▸ Task to carry out: Copy every row word for word, from "Is the dark" down to "234 centimetres", counting both of those lines.

▸ Dataset extract:
++++

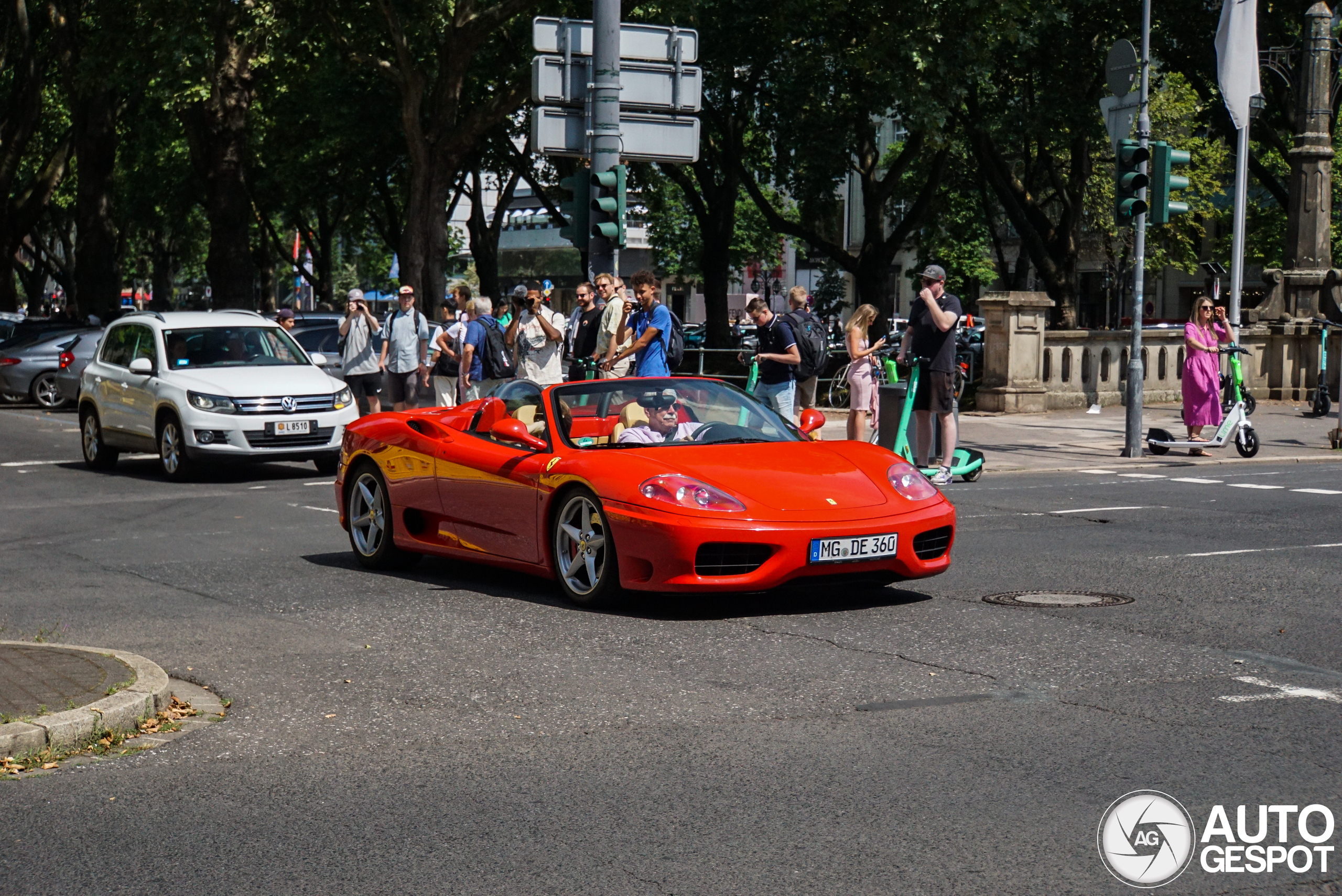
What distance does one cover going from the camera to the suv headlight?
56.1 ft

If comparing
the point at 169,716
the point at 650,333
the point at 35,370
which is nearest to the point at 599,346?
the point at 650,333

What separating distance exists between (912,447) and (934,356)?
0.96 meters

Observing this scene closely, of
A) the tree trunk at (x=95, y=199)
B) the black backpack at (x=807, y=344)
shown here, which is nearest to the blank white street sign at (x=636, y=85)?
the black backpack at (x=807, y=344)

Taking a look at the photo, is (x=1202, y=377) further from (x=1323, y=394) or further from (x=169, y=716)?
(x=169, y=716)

++++

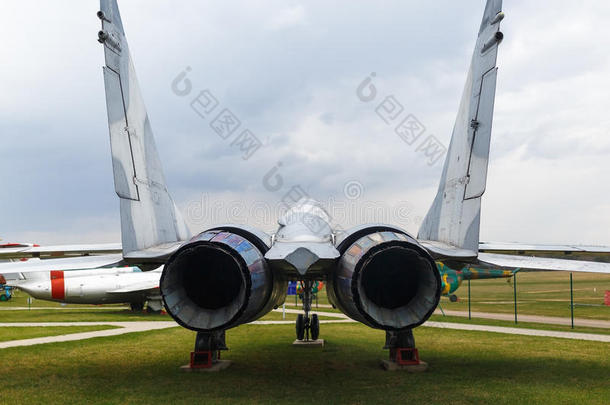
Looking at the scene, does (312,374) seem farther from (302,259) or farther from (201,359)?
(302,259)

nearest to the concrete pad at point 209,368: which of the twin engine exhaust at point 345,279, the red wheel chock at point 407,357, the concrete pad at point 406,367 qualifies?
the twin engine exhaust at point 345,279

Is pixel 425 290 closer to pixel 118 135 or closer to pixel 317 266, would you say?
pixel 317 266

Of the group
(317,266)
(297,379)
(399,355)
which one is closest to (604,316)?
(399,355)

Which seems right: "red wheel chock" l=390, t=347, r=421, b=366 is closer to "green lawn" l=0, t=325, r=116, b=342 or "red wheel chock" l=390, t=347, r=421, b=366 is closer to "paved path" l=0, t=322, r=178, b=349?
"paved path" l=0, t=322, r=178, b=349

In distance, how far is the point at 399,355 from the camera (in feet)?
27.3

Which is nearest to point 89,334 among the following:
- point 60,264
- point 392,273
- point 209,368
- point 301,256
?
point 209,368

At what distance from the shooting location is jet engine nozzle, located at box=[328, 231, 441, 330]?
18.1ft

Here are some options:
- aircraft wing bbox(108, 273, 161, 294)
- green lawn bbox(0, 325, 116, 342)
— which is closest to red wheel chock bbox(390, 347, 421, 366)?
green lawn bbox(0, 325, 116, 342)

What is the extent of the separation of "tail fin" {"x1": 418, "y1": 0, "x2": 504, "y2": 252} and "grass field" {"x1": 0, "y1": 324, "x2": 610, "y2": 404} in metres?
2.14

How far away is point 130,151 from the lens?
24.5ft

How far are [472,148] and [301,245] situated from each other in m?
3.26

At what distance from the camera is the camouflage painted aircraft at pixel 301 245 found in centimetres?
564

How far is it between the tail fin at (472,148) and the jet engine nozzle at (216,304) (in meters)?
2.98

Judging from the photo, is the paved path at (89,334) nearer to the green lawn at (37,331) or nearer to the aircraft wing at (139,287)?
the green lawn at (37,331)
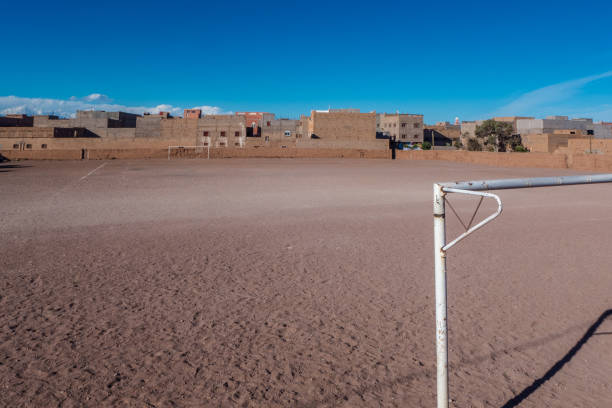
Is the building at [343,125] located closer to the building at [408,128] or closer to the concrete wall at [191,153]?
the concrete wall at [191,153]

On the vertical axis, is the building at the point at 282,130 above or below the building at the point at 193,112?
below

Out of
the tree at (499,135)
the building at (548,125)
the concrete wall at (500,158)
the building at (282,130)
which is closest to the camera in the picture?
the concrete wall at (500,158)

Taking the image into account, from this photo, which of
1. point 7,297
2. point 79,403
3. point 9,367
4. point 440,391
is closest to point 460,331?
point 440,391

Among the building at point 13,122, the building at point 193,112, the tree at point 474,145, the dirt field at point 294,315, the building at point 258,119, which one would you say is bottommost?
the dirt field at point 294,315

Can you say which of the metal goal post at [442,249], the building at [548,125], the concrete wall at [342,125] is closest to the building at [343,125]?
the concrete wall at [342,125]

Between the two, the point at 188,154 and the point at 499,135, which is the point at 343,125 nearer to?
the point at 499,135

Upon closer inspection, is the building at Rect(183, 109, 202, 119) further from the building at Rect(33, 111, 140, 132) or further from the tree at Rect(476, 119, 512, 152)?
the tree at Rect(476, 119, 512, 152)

++++

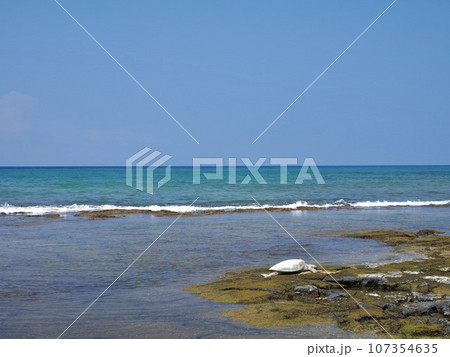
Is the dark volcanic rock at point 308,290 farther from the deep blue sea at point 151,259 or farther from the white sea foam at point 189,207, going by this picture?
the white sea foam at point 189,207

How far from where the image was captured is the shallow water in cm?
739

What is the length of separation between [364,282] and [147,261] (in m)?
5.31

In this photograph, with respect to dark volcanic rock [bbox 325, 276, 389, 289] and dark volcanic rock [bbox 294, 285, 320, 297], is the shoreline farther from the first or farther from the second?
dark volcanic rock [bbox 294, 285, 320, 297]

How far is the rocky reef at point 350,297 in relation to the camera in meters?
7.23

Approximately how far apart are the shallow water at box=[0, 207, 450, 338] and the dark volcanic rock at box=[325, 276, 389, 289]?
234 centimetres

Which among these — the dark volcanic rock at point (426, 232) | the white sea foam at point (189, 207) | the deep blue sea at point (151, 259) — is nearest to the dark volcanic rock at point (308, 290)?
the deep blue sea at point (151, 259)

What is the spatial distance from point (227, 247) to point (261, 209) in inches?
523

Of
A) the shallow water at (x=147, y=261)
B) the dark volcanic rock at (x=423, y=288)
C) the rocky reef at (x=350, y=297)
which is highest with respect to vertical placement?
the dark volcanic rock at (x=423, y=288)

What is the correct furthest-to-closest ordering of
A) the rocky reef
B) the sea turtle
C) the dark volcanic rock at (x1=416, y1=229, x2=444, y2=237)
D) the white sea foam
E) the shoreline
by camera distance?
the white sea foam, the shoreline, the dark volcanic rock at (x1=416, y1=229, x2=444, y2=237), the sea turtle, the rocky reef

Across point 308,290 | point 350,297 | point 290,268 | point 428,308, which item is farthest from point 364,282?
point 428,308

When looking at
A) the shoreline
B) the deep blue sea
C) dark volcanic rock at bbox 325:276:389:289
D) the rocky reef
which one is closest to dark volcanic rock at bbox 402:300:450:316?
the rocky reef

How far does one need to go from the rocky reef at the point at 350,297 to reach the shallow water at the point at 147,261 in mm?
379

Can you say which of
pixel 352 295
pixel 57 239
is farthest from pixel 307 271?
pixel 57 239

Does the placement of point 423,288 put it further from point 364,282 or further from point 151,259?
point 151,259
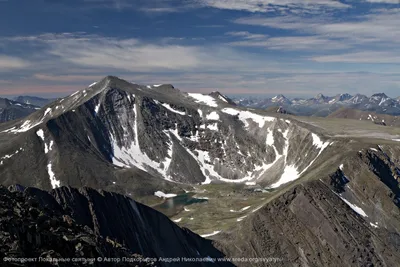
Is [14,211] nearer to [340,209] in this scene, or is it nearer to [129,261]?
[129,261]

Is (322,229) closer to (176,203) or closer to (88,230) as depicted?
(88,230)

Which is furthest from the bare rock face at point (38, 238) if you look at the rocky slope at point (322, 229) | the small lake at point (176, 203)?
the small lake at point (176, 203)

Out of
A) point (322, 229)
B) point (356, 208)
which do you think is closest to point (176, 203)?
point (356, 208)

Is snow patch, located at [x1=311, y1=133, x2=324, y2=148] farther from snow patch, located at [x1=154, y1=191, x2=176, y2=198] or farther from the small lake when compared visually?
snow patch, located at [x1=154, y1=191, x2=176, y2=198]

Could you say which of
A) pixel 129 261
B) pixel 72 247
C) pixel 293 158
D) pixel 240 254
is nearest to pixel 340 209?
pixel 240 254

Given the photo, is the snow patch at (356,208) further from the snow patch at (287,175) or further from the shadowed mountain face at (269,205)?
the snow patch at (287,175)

++++

▸ Written reply:
Is the dark volcanic rock at point 308,290 farther from the deep blue sea at point 151,259 or farther from the white sea foam at point 189,207, going by this picture?
the white sea foam at point 189,207

How far from where the image was captured is the shallow water in cm?
739

What is the length of separation between [364,282] and [147,261] (in m)?
5.31

In this photograph, with respect to dark volcanic rock [bbox 325, 276, 389, 289] and dark volcanic rock [bbox 294, 285, 320, 297], is the shoreline farther from the first or farther from the second?
dark volcanic rock [bbox 294, 285, 320, 297]

How far is the rocky reef at point 350,297 in relation to the camera in meters?
7.23

Approximately how far apart are the shallow water at box=[0, 207, 450, 338] and the dark volcanic rock at box=[325, 276, 389, 289]?
234 centimetres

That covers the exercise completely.